Here's the design risk: in a world with thousands of `Item` nodes, "Aldric's dagger" is one of 50,000 daggers. The LLM shouldn't have to say "Aldric's dagger" — it should be able to say *"the dagger"* and the engine infers which one.

**Solution: the context window.** Every LLM query in the engine happens in a *context window* — a working set of entities the LLM has been talking about. The MCP server tracks the active context per session:

```json
{
  "active_context": [
    {"type": "Person", "name": "Aldric Raventhorne", "id": "uuid-1"},
    {"type": "Location", "name": "Thornwall Keep", "id": "uuid-2"},
    {"type": "Item", "name": "Sword of Eventide", "id": "uuid-3"}
  ]
}
```

When the LLM calls `lookup("the dagger")`, the engine:

1. First checks the active context for `Item` nodes.
2. If exactly one `Item` matches "dagger" among them, returns it.
3. If multiple, returns the disambiguation list and asks the LLM to pick.
4. If none, falls back to a global fuzzy search.

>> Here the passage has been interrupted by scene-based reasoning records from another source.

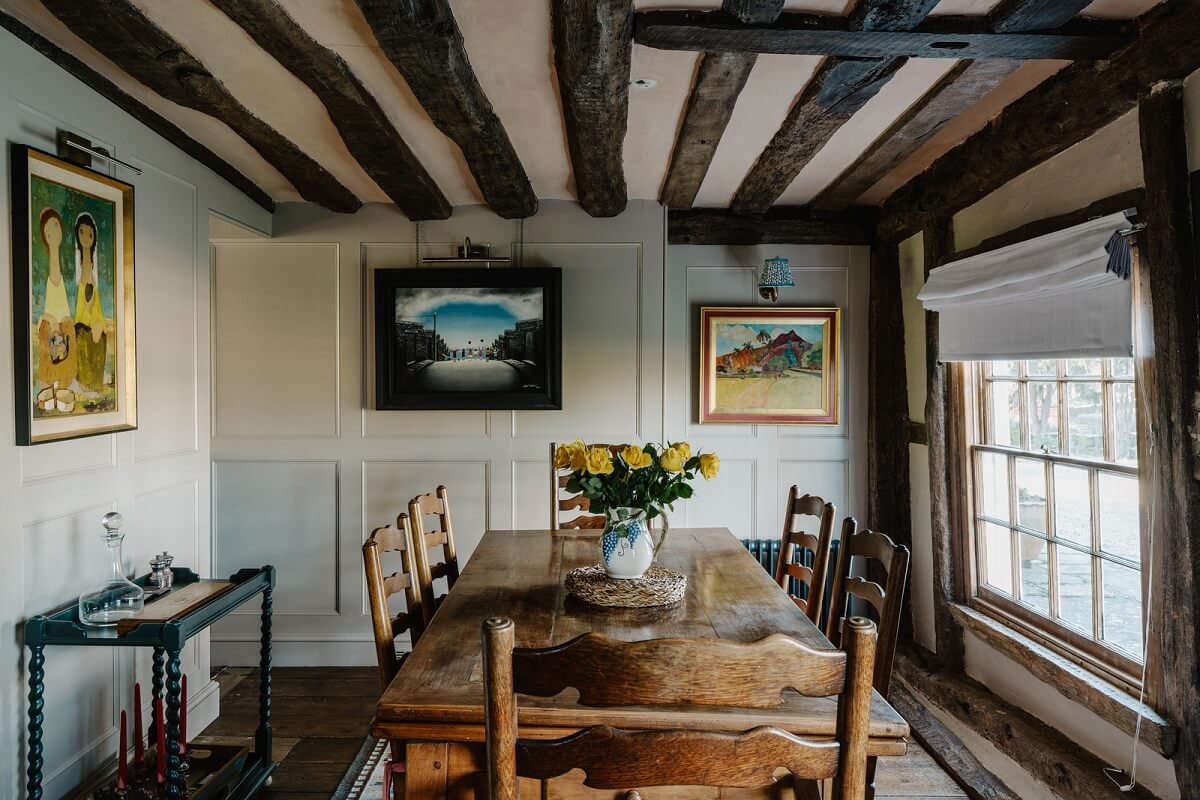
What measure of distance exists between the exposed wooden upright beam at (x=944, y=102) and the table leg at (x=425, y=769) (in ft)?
7.53

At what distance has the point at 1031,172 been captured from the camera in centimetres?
270

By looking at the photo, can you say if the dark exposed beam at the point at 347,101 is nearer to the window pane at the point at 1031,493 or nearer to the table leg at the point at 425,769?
the table leg at the point at 425,769

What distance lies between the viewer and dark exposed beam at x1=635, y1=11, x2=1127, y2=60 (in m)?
1.93

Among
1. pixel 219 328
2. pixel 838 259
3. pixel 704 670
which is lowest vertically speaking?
pixel 704 670

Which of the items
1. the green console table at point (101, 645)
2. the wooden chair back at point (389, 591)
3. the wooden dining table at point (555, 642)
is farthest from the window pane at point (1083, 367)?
the green console table at point (101, 645)

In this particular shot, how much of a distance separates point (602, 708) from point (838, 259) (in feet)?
10.8

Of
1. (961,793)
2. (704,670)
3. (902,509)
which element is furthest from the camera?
(902,509)

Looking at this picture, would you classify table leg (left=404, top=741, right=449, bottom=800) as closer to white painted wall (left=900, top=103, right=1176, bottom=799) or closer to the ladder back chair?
the ladder back chair

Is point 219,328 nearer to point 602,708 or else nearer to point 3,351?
point 3,351

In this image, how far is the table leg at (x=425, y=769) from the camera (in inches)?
57.5

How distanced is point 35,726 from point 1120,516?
136 inches

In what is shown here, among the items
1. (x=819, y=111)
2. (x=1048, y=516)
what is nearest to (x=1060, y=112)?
(x=819, y=111)

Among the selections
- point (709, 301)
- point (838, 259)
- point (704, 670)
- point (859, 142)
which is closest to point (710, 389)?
point (709, 301)

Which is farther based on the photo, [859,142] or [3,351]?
[859,142]
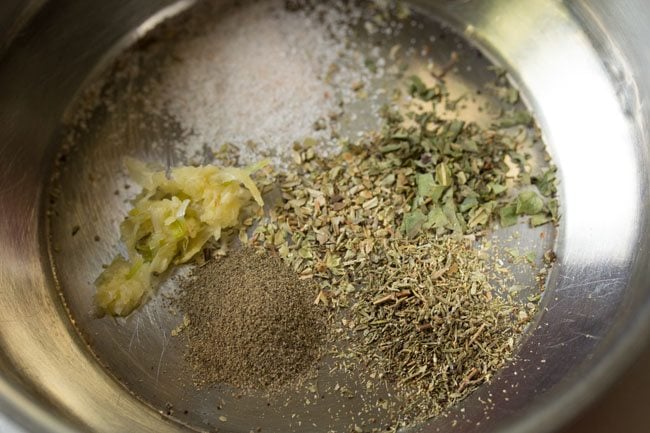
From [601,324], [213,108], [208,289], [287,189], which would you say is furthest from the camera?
[213,108]

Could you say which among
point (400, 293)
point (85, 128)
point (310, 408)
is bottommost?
point (310, 408)

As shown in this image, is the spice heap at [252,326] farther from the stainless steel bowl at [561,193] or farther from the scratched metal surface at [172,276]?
the stainless steel bowl at [561,193]

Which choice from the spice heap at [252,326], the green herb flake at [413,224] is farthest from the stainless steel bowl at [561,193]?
the green herb flake at [413,224]

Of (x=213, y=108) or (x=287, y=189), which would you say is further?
(x=213, y=108)

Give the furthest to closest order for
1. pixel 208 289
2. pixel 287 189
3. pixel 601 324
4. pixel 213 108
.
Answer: pixel 213 108 < pixel 287 189 < pixel 208 289 < pixel 601 324

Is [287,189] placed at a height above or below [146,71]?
below

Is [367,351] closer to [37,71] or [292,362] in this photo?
[292,362]

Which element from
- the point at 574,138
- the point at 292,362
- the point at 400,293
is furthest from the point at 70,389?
the point at 574,138
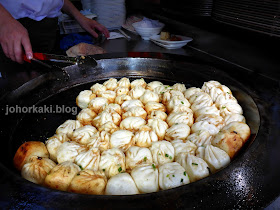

The active context is updated automatically by other tools: every `state_at`, every `query_faction_at_time`, every `get_context` adds entities to the working set. The LLM doesn't manage it; the engine does.

**Tool:** `lookup(query)` is the disambiguating entry point.

## The "why does this matter" link

Some micro details matter only because of a macro context. Aldric's dagger matters because it's *the dagger that killed the Emperor*. The engine models this as a `SIGNIFICANCE_OF` edge from the item to a specific `Event`:

```cypher
(:Item {name: "Aldric's Dagger"})
  -[:SIGNIFICANCE_OF {
    role: "weapon",
    context: "the assassination of Emperor Vael of the Crimson Throne"
  }]->
(:Event {name: "Assassination of Emperor Vael"})
```

The LLM asking "why is this dagger famous?" gets a single tool call answer: `significance_of(item)`.

**Tool:** `significance_of(entity)` returns the historical events, cultural significance, or macro context that makes this entity noteworthy.

## Composition patterns (what the LLM does, not what the schema has)

These are the *recipes* the LLM uses, documented in `07-reasoning-harness.md` but prefigured here:

| Question | Tool sequence |
|---|---|
| "Who is Aldric?" | `entity_context(Aldric)` + `list_lineage(Aldric)` + `significance_of(Aldric)` |
| "What was happening in Valdorn in 340 TA?" | `state_at(Valdorn, "3rd_age.year_340")` + `entities_present(Valdorn, "3rd_age.year_340")` |
| "Why does Aldric care about the Crimson Throne?" | `entity_context(Aldric)` → get `MEMBER_OF House Vyr` → `expand_context(House Vyr, hops=2)` → find `RULES Crimson Throne` |
| "Is the dagger in the museum the real one?" | `lookup("the dagger")` → `significance_of(dagger)` → if Event-tagged, `get_event_chain(dagger)` to verify lineage of possession |
| "Was the Long Winter caused by the Sundering?" | `get_event_chain(Sundering)` → check for `CAUSED` edges to Long Winter |

## The risk: traversal explosion

A naive `expand_context` with `hops=10` on a dense world will return thousands of nodes. The LLM's context window will explode. We mitigate in three ways:

1. **Default hops=2.** The LLM must explicitly request deeper traversal, and the tool warns at hops=4.
2. **Relation filters.** `expand_context(Aldric, hops=2, relations=["MEMBER_OF", "RULES"])` returns only those.
3. **Confidence thresholds.** Nodes with `source_confidence < 0.5` are excluded unless requested.
4. **Result caps.** A hard cap of 200 nodes per call. The LLM paginates.

**Tool:** `expand_context(entity, hops, relation_filter, min_confidence, limit)` is rate-limited and capped.

## Summary

The macro↔micro layer is the part of the engine that makes the difference between *"a graph full of facts"* and *"a world you can reason about."* The ontology is the data; this is the access pattern.

Three rules of thumb:

- If the LLM has to do a 3+ hop traversal to answer a basic question, the ontology is missing an edge.
- If the LLM can't disambiguate *"the dagger"*, the active context is broken.
- If the LLM doesn't know *why* a fact matters, the `SIGNIFICANCE_OF` pattern is missing.